Thompson’s discussion of hindsight bias in individuals is interesting from a public history perspective and thinking about how a society constructs and preserves its collective memory, and about accusations of historical revisionism. Thompson observed: “Even when we’re able to remember and event, it’s not clear we’re remembering it correctly. Memory isn’t passive, it’s active” (Thompson, 26.) Though Thompson was writing about individual memory revision, this is also a process reflected in groups when it comes time to memorialize a past event. “Official” memory is actively constructed in the present and influenced by social and political groups. I was reminded of the controversies surrounding the first attempts by some American museums/historic sites to incorporate narratives of slavery into exhibits and programs, as well as the challenges of memorializing events like the Oklahoma City bombing and September 11th attacks.
In the 1990s, the new U.S. History Standards for public schools outraged conservatives like Lynne Cheney and Rush Limbaugh. Historian Gary Nash helped to develop the new standards, and they accused historians like Nash of revising American history. They argued that any narrative that wasn’t pro-American was simply a distortion of true American history. Around the same time, the Smithsonian Air and Space Museum was developing an Enola Gay exhibit. As was the case with the history standards, the American public could not agree on one interpretation for the Enola Gay and its role in history. This symbol held different memories and different meaning for everyone. Some individuals and groups, particularly veterans groups, could not and refused to understand how anyone could possibly have negative memories associated with this plane: it brought a swift end to a long war and saved more soldiers’ lives by avoiding a U.S. invasion of Japan. They could not understand how anyone could have any bad memories associated with this plane. They accused the exhibit developers of engaging in historical revisionism, bent on discrediting the U.S. and destroying American history and demanded that this “liberal” angle not be included in the exhibit.
Others could not understand how or why these individuals refused to acknowledge that this plane did indeed cause a lot of harm when it dropped the nuclear bomb. Ultimately the entire planned exhibition was stripped bare and the plane was displayed with little interpretation. The negative memories associated with the plane were forced out of the museum’s planned interpretation of the object. It has been debated if the public lost out as a result of this, and I think that something was lost when all of the individual meanings associated with the plane were not able to be publicly acknowledged and explored. (History Wars: The Enola Gay and Other Battles for the American Past by Edward Linenthal provides a great discussion of these types of controversies in public memory.) The “malleability of memory” (Thompson, 27) is certainly seen in the development of museum exhibitions and programs, especially when attempting to memorialize a traumatic or tragic event and sometimes things are deliberately left out to create a new official memory.
Shifting gears – I found Cox’s argument that archivists need to do more outreach to the general public appealing. For many decades, archival and museum collections focused on documents and objects connected to the elite or more prominent members of society. This has certainly changed, as objects and documents concerning other groups and individuals that were not considered important before are being granted more consideration.

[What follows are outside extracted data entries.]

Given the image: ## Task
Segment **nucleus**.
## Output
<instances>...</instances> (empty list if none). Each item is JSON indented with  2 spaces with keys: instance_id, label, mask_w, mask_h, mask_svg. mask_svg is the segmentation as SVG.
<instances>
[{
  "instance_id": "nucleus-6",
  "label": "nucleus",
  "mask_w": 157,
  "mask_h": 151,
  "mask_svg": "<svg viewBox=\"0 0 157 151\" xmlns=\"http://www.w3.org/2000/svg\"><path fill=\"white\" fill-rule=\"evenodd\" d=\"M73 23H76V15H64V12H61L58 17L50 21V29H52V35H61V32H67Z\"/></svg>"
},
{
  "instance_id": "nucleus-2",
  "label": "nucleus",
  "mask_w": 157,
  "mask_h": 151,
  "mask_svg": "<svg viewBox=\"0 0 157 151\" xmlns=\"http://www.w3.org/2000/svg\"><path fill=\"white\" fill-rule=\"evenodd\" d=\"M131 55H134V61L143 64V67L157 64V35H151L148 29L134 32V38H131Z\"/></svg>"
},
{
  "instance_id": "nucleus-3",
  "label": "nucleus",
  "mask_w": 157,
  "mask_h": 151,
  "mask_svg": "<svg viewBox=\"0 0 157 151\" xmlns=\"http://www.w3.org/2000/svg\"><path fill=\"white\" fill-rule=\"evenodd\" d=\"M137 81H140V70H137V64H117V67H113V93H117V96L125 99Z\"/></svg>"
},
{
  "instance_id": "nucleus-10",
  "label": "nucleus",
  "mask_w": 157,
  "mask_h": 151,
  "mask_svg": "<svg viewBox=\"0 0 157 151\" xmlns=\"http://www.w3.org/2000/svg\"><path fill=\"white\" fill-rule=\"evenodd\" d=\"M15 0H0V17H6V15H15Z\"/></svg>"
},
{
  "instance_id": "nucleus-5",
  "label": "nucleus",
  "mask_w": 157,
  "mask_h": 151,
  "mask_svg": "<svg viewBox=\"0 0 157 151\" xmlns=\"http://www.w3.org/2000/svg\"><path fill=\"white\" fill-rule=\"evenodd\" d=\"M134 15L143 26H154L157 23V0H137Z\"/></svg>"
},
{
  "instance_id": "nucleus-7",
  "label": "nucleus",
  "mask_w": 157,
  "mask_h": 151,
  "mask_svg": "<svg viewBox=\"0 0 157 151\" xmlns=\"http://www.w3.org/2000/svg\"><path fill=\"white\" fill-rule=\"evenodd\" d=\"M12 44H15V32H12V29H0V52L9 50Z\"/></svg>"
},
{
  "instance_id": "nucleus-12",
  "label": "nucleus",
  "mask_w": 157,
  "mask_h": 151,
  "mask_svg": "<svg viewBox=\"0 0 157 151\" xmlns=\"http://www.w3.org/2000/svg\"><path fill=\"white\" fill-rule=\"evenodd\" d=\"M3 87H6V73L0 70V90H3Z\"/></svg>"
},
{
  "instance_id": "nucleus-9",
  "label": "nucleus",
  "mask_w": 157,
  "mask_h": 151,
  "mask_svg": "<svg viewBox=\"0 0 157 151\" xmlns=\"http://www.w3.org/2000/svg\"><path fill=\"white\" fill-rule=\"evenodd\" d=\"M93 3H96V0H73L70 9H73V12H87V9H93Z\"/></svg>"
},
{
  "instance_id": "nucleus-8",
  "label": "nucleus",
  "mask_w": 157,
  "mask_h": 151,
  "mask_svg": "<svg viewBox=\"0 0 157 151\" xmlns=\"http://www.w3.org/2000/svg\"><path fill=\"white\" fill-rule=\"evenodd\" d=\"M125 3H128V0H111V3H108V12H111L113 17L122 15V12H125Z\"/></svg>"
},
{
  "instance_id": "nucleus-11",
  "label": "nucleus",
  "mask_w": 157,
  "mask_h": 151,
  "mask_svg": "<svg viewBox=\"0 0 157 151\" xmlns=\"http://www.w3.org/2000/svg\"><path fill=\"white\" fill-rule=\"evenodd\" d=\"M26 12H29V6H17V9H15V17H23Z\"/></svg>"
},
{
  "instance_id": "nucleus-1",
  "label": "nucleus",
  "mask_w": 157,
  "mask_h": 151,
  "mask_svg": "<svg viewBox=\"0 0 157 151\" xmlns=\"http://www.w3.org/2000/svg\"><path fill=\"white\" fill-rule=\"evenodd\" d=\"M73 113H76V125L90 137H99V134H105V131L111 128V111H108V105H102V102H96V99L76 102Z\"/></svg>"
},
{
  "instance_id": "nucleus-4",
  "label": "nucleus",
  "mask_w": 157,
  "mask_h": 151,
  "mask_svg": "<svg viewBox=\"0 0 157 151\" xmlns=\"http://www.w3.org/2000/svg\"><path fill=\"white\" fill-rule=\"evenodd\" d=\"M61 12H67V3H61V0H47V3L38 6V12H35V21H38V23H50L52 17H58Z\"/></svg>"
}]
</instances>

Archivists could teach the general public a great deal about properly preserving and interpreting their own personal collections. With individuals taking the basic preservation of personal archives into their own hands in their homes, future archivists and historians would ultimately benefit.
Personal archives in digital format are important to the general public today, and there should be no reason why archivists should not take these types of personal archives seriously because they are, as Thompson says, significant and meaningful to the individual “even if it sometimes happens to be wrong” (Thompson, 24.) Individuals obviously have an interest in preserving materials deemed important to them, as is evidenced by the deluge of social media platforms. There are always new apps encouraging individuals to publicly record quite literally every part of their daily lives. Individuals now effortlessly live blog what would have previously been rather personal information. These “corps of citizen archivists” (Cox, 64) almost cannot resist the impulse to publicly archive every part of their day and share all information about their lives with both friends and total strangers. This epitomizes how the private has become very public by means of these types of digital personal archives, and raises a lot of questions about privacy now and in the near future.